Two centuries later, Sardis surrendered to Alexander the Great, then fell into the hands of the Romans, and then was conquered by the Byzantine Empire. A rivalry with the Seljuk Turks followed, around which time the city’s decline began. By 1402, when the city was captured by the Turco-Mongol warlord Timur (better known as Tamerlane), it had been reduced to mere ruins until excavations and restorations began in the 19th century.

Lydia was one of the most industrially advanced countries in Asia Minor, and its capital served as a center of manufacture. It is believed that the concept of state-issued metal coinage was invented here during the reign of King Alyattes, circa 635-585 BCE.

Alyattes’s coins were small pieces of electrum—a naturally-occurring alloy of gold and silver—cut according to the local weight standards and stamped with an image of a lion’s head. Widely accepted in trade, history’s first counterfeits also appeared almost as soon as this new type of money was coined.

Furthermore, King Croesus, the son of Alyattes, is traditionally credited with the invention of gold and silver coins (known as “Croeseids”) after his metallurgists figured out a way to separate the two precious components of electrum. The concept of coinage soon spread throughout the ancient world.
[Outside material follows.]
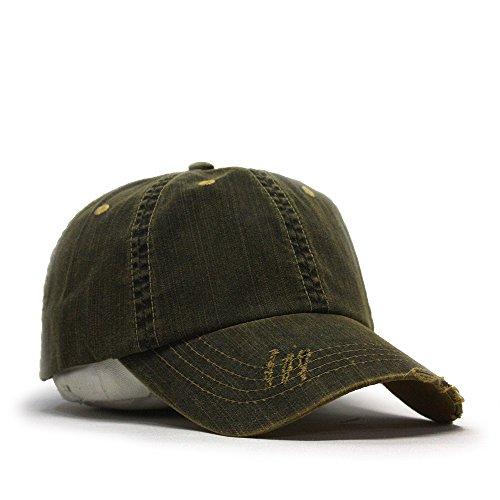 Distressed Dirty Wash Herringbone Cotton Adjustable Baseball Cap (Black) (Cap Vintage Ball)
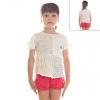 Кофту детскую белую короткие рукава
Today, the archaeological ruins of Sardis are mostly found in two parts of Sart about twenty minutes apart. While the main site is known for its beautifully restored bath-gymnasium complex, largest synagogue from antiquity, and Byzantine shops where latrines not unlike

those of Ephesus

can be found, there is also a large Artemis temple complex not far away, white columns surrounded by the ancient mountains of Tmolus.